---------- 文書の一節

父と本の話

私の父は、寝る前に30分ほど本を読むのが日課だった。
布団に寝転び電灯をつけ、カバーを取った文庫本を片手で持って読む。
しんとした部屋で、ぺらり、ぺらり、と時折響く紙擦れの音が好きだった。


本が好きな父は、私が子どもの頃、ゲームや漫画を反対するかわり、欲しいという本はなんでも買ってくれた。

本を読んだ後は、できるだけ早く、父に感想や見解を伝えるように言われていた。
話す内容はなんでも良い。
好きなキャラクターのこと、主人公の一風変わった口調のこと、その物語と私が重なったこと。
一言二言で終わる時もあれば、父が飲むウイスキーのグラスが空になるまで話すこともあった。


私の感想を聞いた父は、私が読んだ本を読む。
読了した日、父の解釈や感想を聞く。

父の感想は、物語に出てきた脇役の今後を創作するものであったり、全く話に出てこない第三者の視点を勝手に考えてみたり、かと思えば国語の問題に出てくるような主人公の胸の内を想像したりと様々だった。

--------------------
---------- 抽出データ

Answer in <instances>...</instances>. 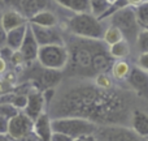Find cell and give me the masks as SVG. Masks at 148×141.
Returning <instances> with one entry per match:
<instances>
[{
	"instance_id": "1",
	"label": "cell",
	"mask_w": 148,
	"mask_h": 141,
	"mask_svg": "<svg viewBox=\"0 0 148 141\" xmlns=\"http://www.w3.org/2000/svg\"><path fill=\"white\" fill-rule=\"evenodd\" d=\"M68 28L74 35L92 41H100L104 33L101 21L91 13H75L68 21Z\"/></svg>"
},
{
	"instance_id": "2",
	"label": "cell",
	"mask_w": 148,
	"mask_h": 141,
	"mask_svg": "<svg viewBox=\"0 0 148 141\" xmlns=\"http://www.w3.org/2000/svg\"><path fill=\"white\" fill-rule=\"evenodd\" d=\"M52 132L66 135L70 139H77L86 135H95L97 132V124L83 118H74V116H64V118L51 119Z\"/></svg>"
},
{
	"instance_id": "3",
	"label": "cell",
	"mask_w": 148,
	"mask_h": 141,
	"mask_svg": "<svg viewBox=\"0 0 148 141\" xmlns=\"http://www.w3.org/2000/svg\"><path fill=\"white\" fill-rule=\"evenodd\" d=\"M36 60L44 69L61 71L69 62V52L65 44H49L40 46L38 50Z\"/></svg>"
},
{
	"instance_id": "4",
	"label": "cell",
	"mask_w": 148,
	"mask_h": 141,
	"mask_svg": "<svg viewBox=\"0 0 148 141\" xmlns=\"http://www.w3.org/2000/svg\"><path fill=\"white\" fill-rule=\"evenodd\" d=\"M109 18H110V25L117 28L122 33L123 38L125 37L129 39L136 38L139 30H142L139 28L138 22H136L134 7H130V5L114 12L113 15L109 16Z\"/></svg>"
},
{
	"instance_id": "5",
	"label": "cell",
	"mask_w": 148,
	"mask_h": 141,
	"mask_svg": "<svg viewBox=\"0 0 148 141\" xmlns=\"http://www.w3.org/2000/svg\"><path fill=\"white\" fill-rule=\"evenodd\" d=\"M68 52H69V62L74 71L77 72L91 71L94 47L84 46V44H77V46H73L70 50L68 49Z\"/></svg>"
},
{
	"instance_id": "6",
	"label": "cell",
	"mask_w": 148,
	"mask_h": 141,
	"mask_svg": "<svg viewBox=\"0 0 148 141\" xmlns=\"http://www.w3.org/2000/svg\"><path fill=\"white\" fill-rule=\"evenodd\" d=\"M9 9L20 13L26 21H29L34 15L46 9L49 0H1Z\"/></svg>"
},
{
	"instance_id": "7",
	"label": "cell",
	"mask_w": 148,
	"mask_h": 141,
	"mask_svg": "<svg viewBox=\"0 0 148 141\" xmlns=\"http://www.w3.org/2000/svg\"><path fill=\"white\" fill-rule=\"evenodd\" d=\"M33 131V120L29 119L22 111L13 116L12 119L8 120V132L7 136L12 141H18L23 136Z\"/></svg>"
},
{
	"instance_id": "8",
	"label": "cell",
	"mask_w": 148,
	"mask_h": 141,
	"mask_svg": "<svg viewBox=\"0 0 148 141\" xmlns=\"http://www.w3.org/2000/svg\"><path fill=\"white\" fill-rule=\"evenodd\" d=\"M29 28L39 47L49 46V44H65L61 33L56 28H43V26H36L33 24H29Z\"/></svg>"
},
{
	"instance_id": "9",
	"label": "cell",
	"mask_w": 148,
	"mask_h": 141,
	"mask_svg": "<svg viewBox=\"0 0 148 141\" xmlns=\"http://www.w3.org/2000/svg\"><path fill=\"white\" fill-rule=\"evenodd\" d=\"M44 107H46V102L42 92L38 90H31L27 95H26V105L23 107L22 113L31 120H35L39 115L44 113Z\"/></svg>"
},
{
	"instance_id": "10",
	"label": "cell",
	"mask_w": 148,
	"mask_h": 141,
	"mask_svg": "<svg viewBox=\"0 0 148 141\" xmlns=\"http://www.w3.org/2000/svg\"><path fill=\"white\" fill-rule=\"evenodd\" d=\"M113 59L109 56L108 51L103 50L101 47H95L94 54H92V62H91V72L95 74H103L107 73L112 68Z\"/></svg>"
},
{
	"instance_id": "11",
	"label": "cell",
	"mask_w": 148,
	"mask_h": 141,
	"mask_svg": "<svg viewBox=\"0 0 148 141\" xmlns=\"http://www.w3.org/2000/svg\"><path fill=\"white\" fill-rule=\"evenodd\" d=\"M38 50H39V44L36 43L27 24V30H26L25 38H23L20 49H18V52H20L21 58L23 59V62H33V60H36Z\"/></svg>"
},
{
	"instance_id": "12",
	"label": "cell",
	"mask_w": 148,
	"mask_h": 141,
	"mask_svg": "<svg viewBox=\"0 0 148 141\" xmlns=\"http://www.w3.org/2000/svg\"><path fill=\"white\" fill-rule=\"evenodd\" d=\"M33 132L42 141H51V118L47 113H43L33 122Z\"/></svg>"
},
{
	"instance_id": "13",
	"label": "cell",
	"mask_w": 148,
	"mask_h": 141,
	"mask_svg": "<svg viewBox=\"0 0 148 141\" xmlns=\"http://www.w3.org/2000/svg\"><path fill=\"white\" fill-rule=\"evenodd\" d=\"M27 21L20 15L16 10L13 9H7L0 17V28L7 33L9 30H13V29L18 28V26L26 24Z\"/></svg>"
},
{
	"instance_id": "14",
	"label": "cell",
	"mask_w": 148,
	"mask_h": 141,
	"mask_svg": "<svg viewBox=\"0 0 148 141\" xmlns=\"http://www.w3.org/2000/svg\"><path fill=\"white\" fill-rule=\"evenodd\" d=\"M26 30H27V22L18 26V28H16V29H13V30L7 31V33H5V44H7L8 49L12 50L13 52L18 51L23 38H25Z\"/></svg>"
},
{
	"instance_id": "15",
	"label": "cell",
	"mask_w": 148,
	"mask_h": 141,
	"mask_svg": "<svg viewBox=\"0 0 148 141\" xmlns=\"http://www.w3.org/2000/svg\"><path fill=\"white\" fill-rule=\"evenodd\" d=\"M100 136L104 141H139L136 135L125 131L122 128H104L100 131Z\"/></svg>"
},
{
	"instance_id": "16",
	"label": "cell",
	"mask_w": 148,
	"mask_h": 141,
	"mask_svg": "<svg viewBox=\"0 0 148 141\" xmlns=\"http://www.w3.org/2000/svg\"><path fill=\"white\" fill-rule=\"evenodd\" d=\"M131 126H133V131L136 136L147 137L148 135V116L144 111L135 110L133 113V118H131Z\"/></svg>"
},
{
	"instance_id": "17",
	"label": "cell",
	"mask_w": 148,
	"mask_h": 141,
	"mask_svg": "<svg viewBox=\"0 0 148 141\" xmlns=\"http://www.w3.org/2000/svg\"><path fill=\"white\" fill-rule=\"evenodd\" d=\"M129 84L136 90V92H144L147 89V85H148V76H147V72L140 69L138 67H134L131 68L130 72H129Z\"/></svg>"
},
{
	"instance_id": "18",
	"label": "cell",
	"mask_w": 148,
	"mask_h": 141,
	"mask_svg": "<svg viewBox=\"0 0 148 141\" xmlns=\"http://www.w3.org/2000/svg\"><path fill=\"white\" fill-rule=\"evenodd\" d=\"M29 24H33L36 26H43V28H56L57 25V17L51 12V10L43 9L34 15L30 20L27 21Z\"/></svg>"
},
{
	"instance_id": "19",
	"label": "cell",
	"mask_w": 148,
	"mask_h": 141,
	"mask_svg": "<svg viewBox=\"0 0 148 141\" xmlns=\"http://www.w3.org/2000/svg\"><path fill=\"white\" fill-rule=\"evenodd\" d=\"M108 54H109V56L112 58V59H117V60H122V59H125V58H127L129 54H130L129 42L126 41V39H122V41L109 46Z\"/></svg>"
},
{
	"instance_id": "20",
	"label": "cell",
	"mask_w": 148,
	"mask_h": 141,
	"mask_svg": "<svg viewBox=\"0 0 148 141\" xmlns=\"http://www.w3.org/2000/svg\"><path fill=\"white\" fill-rule=\"evenodd\" d=\"M60 5L75 13H90L88 0H56Z\"/></svg>"
},
{
	"instance_id": "21",
	"label": "cell",
	"mask_w": 148,
	"mask_h": 141,
	"mask_svg": "<svg viewBox=\"0 0 148 141\" xmlns=\"http://www.w3.org/2000/svg\"><path fill=\"white\" fill-rule=\"evenodd\" d=\"M135 10V18H136V22H138L139 28L142 30H147L148 28V1H143L142 4L136 5L134 8Z\"/></svg>"
},
{
	"instance_id": "22",
	"label": "cell",
	"mask_w": 148,
	"mask_h": 141,
	"mask_svg": "<svg viewBox=\"0 0 148 141\" xmlns=\"http://www.w3.org/2000/svg\"><path fill=\"white\" fill-rule=\"evenodd\" d=\"M101 39L104 41V43L107 44V46H112V44L117 43V42L122 41V39H125V38H123L122 33H121L117 28L109 25L107 29H104V33H103Z\"/></svg>"
},
{
	"instance_id": "23",
	"label": "cell",
	"mask_w": 148,
	"mask_h": 141,
	"mask_svg": "<svg viewBox=\"0 0 148 141\" xmlns=\"http://www.w3.org/2000/svg\"><path fill=\"white\" fill-rule=\"evenodd\" d=\"M60 72L59 71H51L44 69L40 74V82L46 89H53V86L60 81Z\"/></svg>"
},
{
	"instance_id": "24",
	"label": "cell",
	"mask_w": 148,
	"mask_h": 141,
	"mask_svg": "<svg viewBox=\"0 0 148 141\" xmlns=\"http://www.w3.org/2000/svg\"><path fill=\"white\" fill-rule=\"evenodd\" d=\"M129 72H130V65L123 60H117L112 64V73L116 80H125L127 78Z\"/></svg>"
},
{
	"instance_id": "25",
	"label": "cell",
	"mask_w": 148,
	"mask_h": 141,
	"mask_svg": "<svg viewBox=\"0 0 148 141\" xmlns=\"http://www.w3.org/2000/svg\"><path fill=\"white\" fill-rule=\"evenodd\" d=\"M88 3H90V13L94 15L96 18H99L107 10V8L109 7L107 0H88Z\"/></svg>"
},
{
	"instance_id": "26",
	"label": "cell",
	"mask_w": 148,
	"mask_h": 141,
	"mask_svg": "<svg viewBox=\"0 0 148 141\" xmlns=\"http://www.w3.org/2000/svg\"><path fill=\"white\" fill-rule=\"evenodd\" d=\"M18 113H20V110H18L17 107H14L12 103H9V102L0 103V115H1L3 118H5L7 120L12 119L13 116H16Z\"/></svg>"
},
{
	"instance_id": "27",
	"label": "cell",
	"mask_w": 148,
	"mask_h": 141,
	"mask_svg": "<svg viewBox=\"0 0 148 141\" xmlns=\"http://www.w3.org/2000/svg\"><path fill=\"white\" fill-rule=\"evenodd\" d=\"M136 46H138L140 54L148 52V31L147 30H139L136 35Z\"/></svg>"
},
{
	"instance_id": "28",
	"label": "cell",
	"mask_w": 148,
	"mask_h": 141,
	"mask_svg": "<svg viewBox=\"0 0 148 141\" xmlns=\"http://www.w3.org/2000/svg\"><path fill=\"white\" fill-rule=\"evenodd\" d=\"M110 85H112V82H110V78L107 76V74L105 73L97 74V77H96V86L97 88L104 89V90H108L110 88Z\"/></svg>"
},
{
	"instance_id": "29",
	"label": "cell",
	"mask_w": 148,
	"mask_h": 141,
	"mask_svg": "<svg viewBox=\"0 0 148 141\" xmlns=\"http://www.w3.org/2000/svg\"><path fill=\"white\" fill-rule=\"evenodd\" d=\"M138 68L147 72V69H148V52L140 54V56H139V59H138Z\"/></svg>"
},
{
	"instance_id": "30",
	"label": "cell",
	"mask_w": 148,
	"mask_h": 141,
	"mask_svg": "<svg viewBox=\"0 0 148 141\" xmlns=\"http://www.w3.org/2000/svg\"><path fill=\"white\" fill-rule=\"evenodd\" d=\"M51 141H73V139L68 137L66 135L59 133V132H52V135H51Z\"/></svg>"
},
{
	"instance_id": "31",
	"label": "cell",
	"mask_w": 148,
	"mask_h": 141,
	"mask_svg": "<svg viewBox=\"0 0 148 141\" xmlns=\"http://www.w3.org/2000/svg\"><path fill=\"white\" fill-rule=\"evenodd\" d=\"M8 132V120L0 115V135H7Z\"/></svg>"
},
{
	"instance_id": "32",
	"label": "cell",
	"mask_w": 148,
	"mask_h": 141,
	"mask_svg": "<svg viewBox=\"0 0 148 141\" xmlns=\"http://www.w3.org/2000/svg\"><path fill=\"white\" fill-rule=\"evenodd\" d=\"M18 141H42V140L39 139V137L36 136V135L34 133L33 131H31L30 133H27V135H26V136H23L22 139H21V140H18Z\"/></svg>"
},
{
	"instance_id": "33",
	"label": "cell",
	"mask_w": 148,
	"mask_h": 141,
	"mask_svg": "<svg viewBox=\"0 0 148 141\" xmlns=\"http://www.w3.org/2000/svg\"><path fill=\"white\" fill-rule=\"evenodd\" d=\"M73 141H97V139L95 135H86V136L77 137V139H74Z\"/></svg>"
},
{
	"instance_id": "34",
	"label": "cell",
	"mask_w": 148,
	"mask_h": 141,
	"mask_svg": "<svg viewBox=\"0 0 148 141\" xmlns=\"http://www.w3.org/2000/svg\"><path fill=\"white\" fill-rule=\"evenodd\" d=\"M7 69V60L0 56V74H3Z\"/></svg>"
},
{
	"instance_id": "35",
	"label": "cell",
	"mask_w": 148,
	"mask_h": 141,
	"mask_svg": "<svg viewBox=\"0 0 148 141\" xmlns=\"http://www.w3.org/2000/svg\"><path fill=\"white\" fill-rule=\"evenodd\" d=\"M126 1H127V4L130 5V7H134V8H135L136 5L142 4V3L146 1V0H126Z\"/></svg>"
},
{
	"instance_id": "36",
	"label": "cell",
	"mask_w": 148,
	"mask_h": 141,
	"mask_svg": "<svg viewBox=\"0 0 148 141\" xmlns=\"http://www.w3.org/2000/svg\"><path fill=\"white\" fill-rule=\"evenodd\" d=\"M5 43V31L0 28V46Z\"/></svg>"
},
{
	"instance_id": "37",
	"label": "cell",
	"mask_w": 148,
	"mask_h": 141,
	"mask_svg": "<svg viewBox=\"0 0 148 141\" xmlns=\"http://www.w3.org/2000/svg\"><path fill=\"white\" fill-rule=\"evenodd\" d=\"M0 141H12L7 135H0Z\"/></svg>"
},
{
	"instance_id": "38",
	"label": "cell",
	"mask_w": 148,
	"mask_h": 141,
	"mask_svg": "<svg viewBox=\"0 0 148 141\" xmlns=\"http://www.w3.org/2000/svg\"><path fill=\"white\" fill-rule=\"evenodd\" d=\"M116 0H107V3H108V5H110V4H113Z\"/></svg>"
},
{
	"instance_id": "39",
	"label": "cell",
	"mask_w": 148,
	"mask_h": 141,
	"mask_svg": "<svg viewBox=\"0 0 148 141\" xmlns=\"http://www.w3.org/2000/svg\"><path fill=\"white\" fill-rule=\"evenodd\" d=\"M4 92V89H3V86H1V84H0V93H3Z\"/></svg>"
},
{
	"instance_id": "40",
	"label": "cell",
	"mask_w": 148,
	"mask_h": 141,
	"mask_svg": "<svg viewBox=\"0 0 148 141\" xmlns=\"http://www.w3.org/2000/svg\"><path fill=\"white\" fill-rule=\"evenodd\" d=\"M0 1H1V0H0Z\"/></svg>"
}]
</instances>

--------------------

練習問題 1. 「父と本の話」の「私の父は、寝る前に30分ほど本を読むのが日課だった。」から「になるまで話すこともあった。」までを、そのまま書き写してください。
練習問題 2.
「父と本の話」について、次の問いに答えてください。
(a) 父は寝る前に、どれくらいの時間本を読んでいたか。
(b) 子どもの頃、父が反対したものは何か。
(c) 感想を長く話すときは、何が空になるまで話したか。
記録は「父と本の話」とは別の出典から取ったものです。

解答 1.
私の父は、寝る前に30分ほど本を読むのが日課だった。
布団に寝転び電灯をつけ、カバーを取った文庫本を片手で持って読む。
しんとした部屋で、ぺらり、ぺらり、と時折響く紙擦れの音が好きだった。


本が好きな父は、私が子どもの頃、ゲームや漫画を反対するかわり、欲しいという本はなんでも買ってくれた。

本を読んだ後は、できるだけ早く、父に感想や見解を伝えるように言われていた。
話す内容はなんでも良い。
好きなキャラクターのこと、主人公の一風変わった口調のこと、その物語と私が重なったこと。
一言二言で終わる時もあれば、父が飲むウイスキーのグラスが空になるまで話すこともあった。

解答 2.
(a) 30分ほど
(b) ゲームや漫画
(c) 父が飲むウイスキーのグラス